A couple of folding chairs appeared ... and then a tent ... and then some really neat blue-enameled cookware and dishes.
I'm gearing up to become a c ... c ... camper again.
Sorry, I had a little trouble getting that out.
I loved camping as a kid when friends and I would head into the Everglades looking for a spot dry enough to build a lean-to and a fire and wash canned beans down with a forbidden (and, thereby all the sweeter) beer.
Sleeping in the outdoors, even with mosquitoes covering every exposed inch of skin, and scrounging for dry firewood to build a blaze big enough to keep away the imagined horrors that accompanied the sound of a grunting gator (which was probably a croaking bullfrog) was fun ... I think.
But five years in the Marine Corps and a tour in Vietnam took all of the fun out of it for me.
I'm not going to bore you with war stories, but sleeping outdoors a lot, in situations where the scary things didn't grunt but made much louder and scarier noises, brought me to the point of declaring I would be happy if I were never outside again.
I promised myself that I would never again sleep more than 50 feet away from foam rubber, air conditioning, a flush toilet and an ice machine.
And, with very few exceptions, I have kept that promise.

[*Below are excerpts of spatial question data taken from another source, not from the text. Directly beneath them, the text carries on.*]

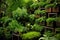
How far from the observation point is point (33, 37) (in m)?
4.88

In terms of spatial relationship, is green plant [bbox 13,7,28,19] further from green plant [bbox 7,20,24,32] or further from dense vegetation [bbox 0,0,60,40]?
green plant [bbox 7,20,24,32]

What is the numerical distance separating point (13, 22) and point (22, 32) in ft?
1.90

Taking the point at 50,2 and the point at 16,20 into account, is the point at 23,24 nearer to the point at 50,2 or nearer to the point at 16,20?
the point at 16,20

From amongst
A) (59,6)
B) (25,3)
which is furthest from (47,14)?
(25,3)

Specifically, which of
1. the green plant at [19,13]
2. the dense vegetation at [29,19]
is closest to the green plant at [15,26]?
the dense vegetation at [29,19]

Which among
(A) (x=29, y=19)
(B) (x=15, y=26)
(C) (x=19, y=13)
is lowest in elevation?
(B) (x=15, y=26)

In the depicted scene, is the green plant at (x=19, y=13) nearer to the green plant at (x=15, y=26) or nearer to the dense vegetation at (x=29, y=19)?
the dense vegetation at (x=29, y=19)

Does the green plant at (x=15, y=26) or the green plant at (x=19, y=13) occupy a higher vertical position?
the green plant at (x=19, y=13)

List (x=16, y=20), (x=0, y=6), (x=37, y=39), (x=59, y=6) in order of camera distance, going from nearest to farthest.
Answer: (x=59, y=6)
(x=37, y=39)
(x=16, y=20)
(x=0, y=6)

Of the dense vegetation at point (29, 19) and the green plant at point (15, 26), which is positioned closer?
the dense vegetation at point (29, 19)

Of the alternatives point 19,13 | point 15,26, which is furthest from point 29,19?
point 15,26

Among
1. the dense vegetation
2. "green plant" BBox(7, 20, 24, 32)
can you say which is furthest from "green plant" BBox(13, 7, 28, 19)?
"green plant" BBox(7, 20, 24, 32)

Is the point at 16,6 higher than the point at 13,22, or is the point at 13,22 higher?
the point at 16,6

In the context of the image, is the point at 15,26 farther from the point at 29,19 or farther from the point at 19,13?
the point at 29,19
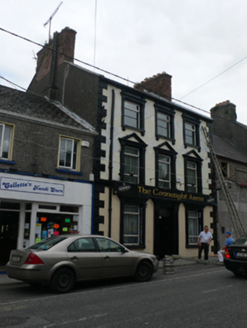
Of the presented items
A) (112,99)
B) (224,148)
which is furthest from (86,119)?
(224,148)

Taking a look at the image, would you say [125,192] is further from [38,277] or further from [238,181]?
[238,181]

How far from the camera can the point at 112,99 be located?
17.2 m

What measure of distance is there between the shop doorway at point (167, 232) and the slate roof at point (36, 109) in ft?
22.4

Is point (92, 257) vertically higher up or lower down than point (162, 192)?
lower down

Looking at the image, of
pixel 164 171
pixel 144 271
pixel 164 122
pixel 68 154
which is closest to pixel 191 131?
pixel 164 122

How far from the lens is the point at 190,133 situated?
2125 cm

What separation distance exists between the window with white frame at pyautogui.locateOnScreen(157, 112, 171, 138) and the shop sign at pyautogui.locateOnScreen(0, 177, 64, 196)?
25.3ft

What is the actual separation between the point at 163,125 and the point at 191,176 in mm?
3831

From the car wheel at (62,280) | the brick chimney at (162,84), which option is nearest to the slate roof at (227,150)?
the brick chimney at (162,84)

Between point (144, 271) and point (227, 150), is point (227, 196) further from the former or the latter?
point (144, 271)

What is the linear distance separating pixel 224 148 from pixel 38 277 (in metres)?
20.4

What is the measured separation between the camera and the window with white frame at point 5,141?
43.1ft

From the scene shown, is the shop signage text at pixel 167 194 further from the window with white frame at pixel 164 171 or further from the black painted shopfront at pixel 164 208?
the window with white frame at pixel 164 171

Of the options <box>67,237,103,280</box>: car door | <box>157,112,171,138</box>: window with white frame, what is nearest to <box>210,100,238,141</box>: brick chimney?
<box>157,112,171,138</box>: window with white frame
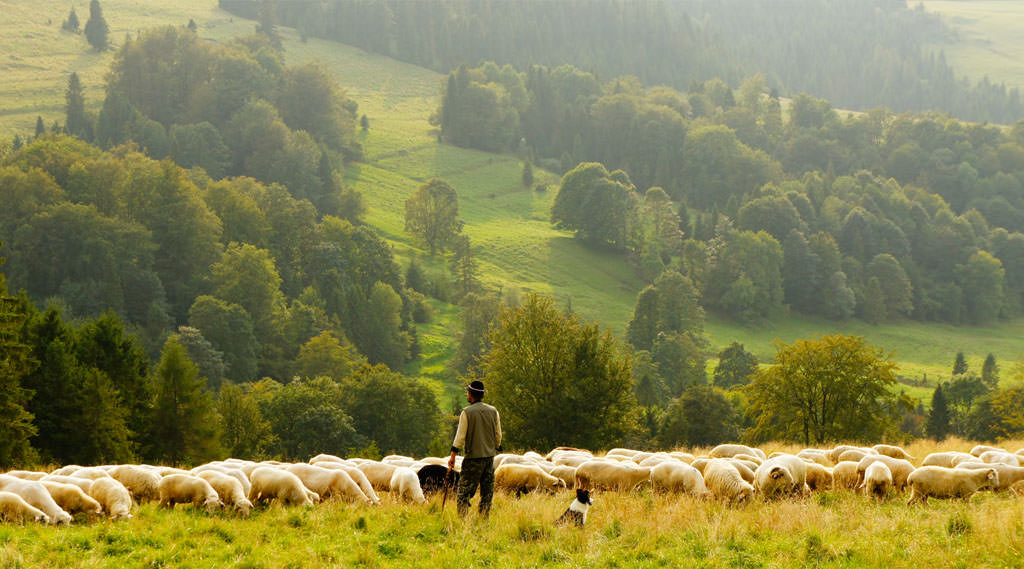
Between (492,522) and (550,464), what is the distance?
23.3ft

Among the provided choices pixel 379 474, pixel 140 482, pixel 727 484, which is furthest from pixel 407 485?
pixel 727 484

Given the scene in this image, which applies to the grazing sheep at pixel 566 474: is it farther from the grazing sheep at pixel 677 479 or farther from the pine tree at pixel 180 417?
the pine tree at pixel 180 417

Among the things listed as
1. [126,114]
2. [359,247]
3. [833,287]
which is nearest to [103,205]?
[359,247]

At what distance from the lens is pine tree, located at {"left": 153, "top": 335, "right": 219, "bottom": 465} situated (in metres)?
59.6

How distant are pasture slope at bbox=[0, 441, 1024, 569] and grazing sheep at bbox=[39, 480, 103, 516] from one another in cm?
76

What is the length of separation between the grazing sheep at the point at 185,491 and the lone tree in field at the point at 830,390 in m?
47.7

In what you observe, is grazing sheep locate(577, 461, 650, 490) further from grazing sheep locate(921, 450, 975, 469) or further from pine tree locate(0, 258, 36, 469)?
pine tree locate(0, 258, 36, 469)

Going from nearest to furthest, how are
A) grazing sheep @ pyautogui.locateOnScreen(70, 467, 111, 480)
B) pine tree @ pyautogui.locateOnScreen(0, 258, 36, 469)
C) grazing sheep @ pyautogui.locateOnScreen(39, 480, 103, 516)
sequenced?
grazing sheep @ pyautogui.locateOnScreen(39, 480, 103, 516)
grazing sheep @ pyautogui.locateOnScreen(70, 467, 111, 480)
pine tree @ pyautogui.locateOnScreen(0, 258, 36, 469)

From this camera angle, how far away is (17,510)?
15328mm

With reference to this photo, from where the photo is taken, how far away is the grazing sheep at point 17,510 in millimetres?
15250

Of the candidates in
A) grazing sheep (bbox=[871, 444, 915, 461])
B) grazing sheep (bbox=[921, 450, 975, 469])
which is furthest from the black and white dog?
grazing sheep (bbox=[871, 444, 915, 461])

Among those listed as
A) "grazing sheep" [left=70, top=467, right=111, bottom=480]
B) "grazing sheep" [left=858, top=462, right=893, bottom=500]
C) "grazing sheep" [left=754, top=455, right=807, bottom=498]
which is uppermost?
"grazing sheep" [left=858, top=462, right=893, bottom=500]

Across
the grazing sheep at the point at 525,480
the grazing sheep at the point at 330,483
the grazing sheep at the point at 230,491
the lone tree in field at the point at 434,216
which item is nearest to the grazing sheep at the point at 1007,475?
the grazing sheep at the point at 525,480

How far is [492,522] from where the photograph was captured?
50.8 feet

A photographer and I camped on the grounds of a fire-gutted semimansion one night looking for a ghost said to haunt the hill it was on, and I actually pitched a tent and slept in it during a canoe trip down the Withlacoochee River in the 1980s. Since then the closest I came to roughing it was sleeping in my van at a folk concert.
But I want to travel in my retirement - a lot - and hotels and motels, even inexpensive ones, are too costly.

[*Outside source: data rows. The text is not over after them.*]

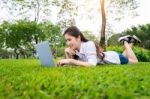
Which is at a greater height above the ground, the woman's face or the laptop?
the woman's face

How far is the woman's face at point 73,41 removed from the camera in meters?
7.87

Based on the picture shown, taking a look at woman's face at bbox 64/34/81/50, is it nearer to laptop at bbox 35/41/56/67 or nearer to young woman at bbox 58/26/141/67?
young woman at bbox 58/26/141/67

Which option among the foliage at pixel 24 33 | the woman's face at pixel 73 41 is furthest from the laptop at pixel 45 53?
the foliage at pixel 24 33

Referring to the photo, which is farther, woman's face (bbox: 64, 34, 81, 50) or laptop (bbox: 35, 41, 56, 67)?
laptop (bbox: 35, 41, 56, 67)

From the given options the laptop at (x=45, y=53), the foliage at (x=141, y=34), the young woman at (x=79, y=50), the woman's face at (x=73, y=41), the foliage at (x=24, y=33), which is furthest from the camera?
the foliage at (x=141, y=34)

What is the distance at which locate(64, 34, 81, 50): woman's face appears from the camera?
7873 millimetres

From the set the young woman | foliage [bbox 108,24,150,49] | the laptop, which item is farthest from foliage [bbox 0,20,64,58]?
the young woman

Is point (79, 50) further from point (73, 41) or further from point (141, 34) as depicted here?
point (141, 34)

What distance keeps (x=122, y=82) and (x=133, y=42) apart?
7.22 m

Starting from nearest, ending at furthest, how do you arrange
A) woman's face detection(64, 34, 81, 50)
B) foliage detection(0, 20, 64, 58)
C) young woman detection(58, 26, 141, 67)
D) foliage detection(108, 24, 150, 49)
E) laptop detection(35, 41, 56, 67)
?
young woman detection(58, 26, 141, 67) → woman's face detection(64, 34, 81, 50) → laptop detection(35, 41, 56, 67) → foliage detection(0, 20, 64, 58) → foliage detection(108, 24, 150, 49)

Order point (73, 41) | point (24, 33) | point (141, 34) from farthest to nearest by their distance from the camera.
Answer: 1. point (141, 34)
2. point (24, 33)
3. point (73, 41)

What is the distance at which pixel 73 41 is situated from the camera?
7.97 metres

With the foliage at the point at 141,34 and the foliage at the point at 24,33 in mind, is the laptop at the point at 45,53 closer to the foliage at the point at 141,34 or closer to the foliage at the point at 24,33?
the foliage at the point at 24,33

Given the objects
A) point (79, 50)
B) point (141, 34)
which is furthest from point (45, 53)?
point (141, 34)
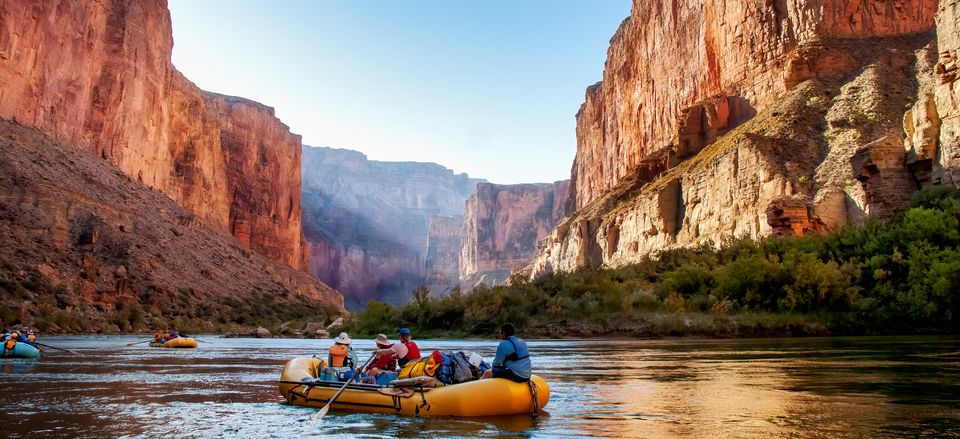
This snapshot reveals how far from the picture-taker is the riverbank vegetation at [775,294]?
32.5 meters

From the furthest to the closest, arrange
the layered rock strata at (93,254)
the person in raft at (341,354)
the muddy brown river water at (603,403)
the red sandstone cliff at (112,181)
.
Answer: the red sandstone cliff at (112,181) → the layered rock strata at (93,254) → the person in raft at (341,354) → the muddy brown river water at (603,403)

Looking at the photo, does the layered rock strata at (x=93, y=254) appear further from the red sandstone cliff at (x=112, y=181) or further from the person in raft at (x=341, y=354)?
the person in raft at (x=341, y=354)

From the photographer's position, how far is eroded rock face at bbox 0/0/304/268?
196 feet

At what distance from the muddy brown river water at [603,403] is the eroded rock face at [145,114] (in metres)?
49.2

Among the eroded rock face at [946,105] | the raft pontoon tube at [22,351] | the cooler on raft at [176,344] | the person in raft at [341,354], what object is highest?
the eroded rock face at [946,105]

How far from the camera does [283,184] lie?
396 feet

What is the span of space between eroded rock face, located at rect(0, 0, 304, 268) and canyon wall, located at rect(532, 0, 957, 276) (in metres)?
45.1

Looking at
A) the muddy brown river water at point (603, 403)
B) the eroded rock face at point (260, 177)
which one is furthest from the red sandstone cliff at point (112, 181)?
the muddy brown river water at point (603, 403)

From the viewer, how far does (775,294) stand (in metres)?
35.7

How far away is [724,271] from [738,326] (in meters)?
4.10

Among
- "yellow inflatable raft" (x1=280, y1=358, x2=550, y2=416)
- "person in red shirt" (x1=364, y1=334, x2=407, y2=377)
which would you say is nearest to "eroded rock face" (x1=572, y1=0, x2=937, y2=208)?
"person in red shirt" (x1=364, y1=334, x2=407, y2=377)

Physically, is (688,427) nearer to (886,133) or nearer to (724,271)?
(724,271)

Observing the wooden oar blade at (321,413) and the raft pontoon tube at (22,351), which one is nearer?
the wooden oar blade at (321,413)

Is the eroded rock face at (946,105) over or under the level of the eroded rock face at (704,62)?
under
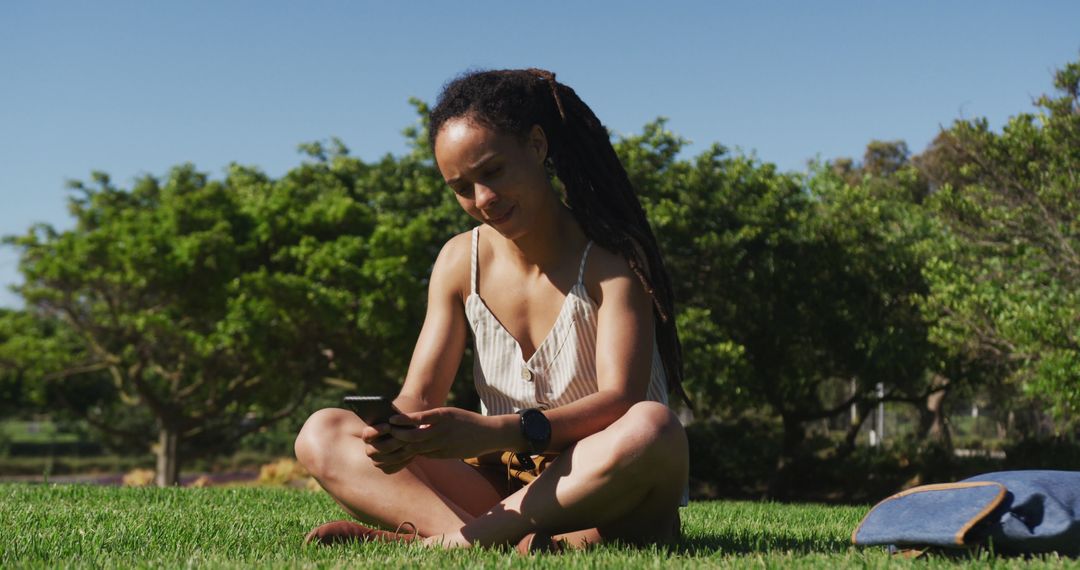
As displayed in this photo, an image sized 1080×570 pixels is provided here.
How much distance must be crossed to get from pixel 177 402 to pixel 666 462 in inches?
796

I can save money by pitching a tent, heating a can of chili and sleeping on the ground.
Okay, sleeping on an air mattress on one of those little folding steel beds sitting on a tent floor underneath which will be the ground.

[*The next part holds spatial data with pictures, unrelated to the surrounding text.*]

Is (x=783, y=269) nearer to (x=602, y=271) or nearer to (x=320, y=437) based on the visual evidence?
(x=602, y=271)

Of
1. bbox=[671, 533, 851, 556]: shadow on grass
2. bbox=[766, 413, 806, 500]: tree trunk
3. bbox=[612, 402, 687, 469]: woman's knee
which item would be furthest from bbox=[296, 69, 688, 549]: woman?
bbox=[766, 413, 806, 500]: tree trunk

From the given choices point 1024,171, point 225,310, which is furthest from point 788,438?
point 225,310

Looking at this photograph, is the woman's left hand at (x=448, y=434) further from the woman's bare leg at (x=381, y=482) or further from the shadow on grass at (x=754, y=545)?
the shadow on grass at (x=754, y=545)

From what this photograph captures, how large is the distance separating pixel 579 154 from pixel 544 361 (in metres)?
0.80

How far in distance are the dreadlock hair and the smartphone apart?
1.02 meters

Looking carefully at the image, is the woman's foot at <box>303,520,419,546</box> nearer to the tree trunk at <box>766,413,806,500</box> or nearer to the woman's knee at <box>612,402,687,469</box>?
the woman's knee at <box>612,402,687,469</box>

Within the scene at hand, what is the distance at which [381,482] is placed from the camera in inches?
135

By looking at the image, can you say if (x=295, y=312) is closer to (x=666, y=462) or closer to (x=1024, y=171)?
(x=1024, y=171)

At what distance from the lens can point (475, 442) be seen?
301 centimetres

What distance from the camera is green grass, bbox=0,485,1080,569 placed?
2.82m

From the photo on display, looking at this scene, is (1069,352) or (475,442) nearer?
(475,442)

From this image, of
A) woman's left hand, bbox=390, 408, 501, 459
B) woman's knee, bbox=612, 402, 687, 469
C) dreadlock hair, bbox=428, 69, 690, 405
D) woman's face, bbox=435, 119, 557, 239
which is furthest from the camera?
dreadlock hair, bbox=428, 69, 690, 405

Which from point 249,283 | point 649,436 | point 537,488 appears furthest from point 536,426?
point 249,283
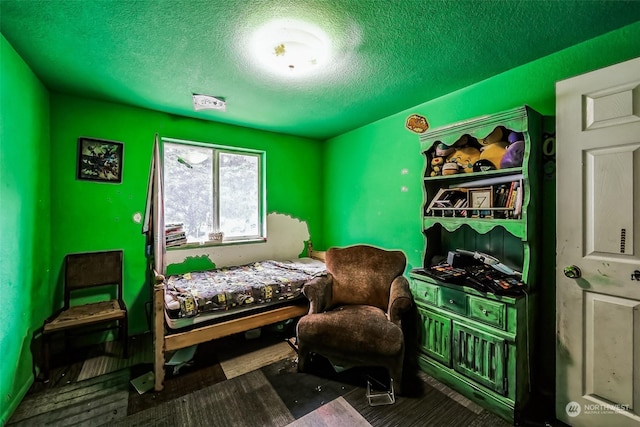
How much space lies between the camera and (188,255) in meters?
3.03

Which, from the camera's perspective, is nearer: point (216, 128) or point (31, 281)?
point (31, 281)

And I have my eye on nice campgrounds with showers and bathrooms and electric lights and fences and things like that. I don't want the great outdoors so much as I want to come as close as possible to the great indoors without paying the price.
I will say that camping has changed in the nearly 40 years since I considered it fun.
There are fire-starter sticks and glow-in-the-dark thingies and GPS locators (for those who need more than a KOA directory to find out where they are).
There are portable propane stoves and lanterns, battery operated air pumps for blowing up air mattresses, and a whole Wal-Mart section full of gadgets and goodies that in the end will probably cost me twice what I am saving in hotel expenses.
Whether the camping is going to be any fun or not, the shopping has been. I have, piece by piece, acquired everything I need except for the bed and stove and, I am proud to say, haven't bought anything camouflaged. I lose stuff often enough without having it designed to blend into the environment - and wherever I am I may well be lost, so I want to be wearing something colorful and easy to see.
I'm even going through a training phase. I'll be arriving at the Will McLean folk festival in March a few days early so I can sort out the intricacies of tent erection, stove connection and breeze convection ... wow ... maybe it will distract me so that I will stop sounding like Jesse Jackson.
Then there will be a few short trips before I head for Colorado.
I'll let you know how things work out, although if you see a classified ad for barely used camping equipment, you might get an idea.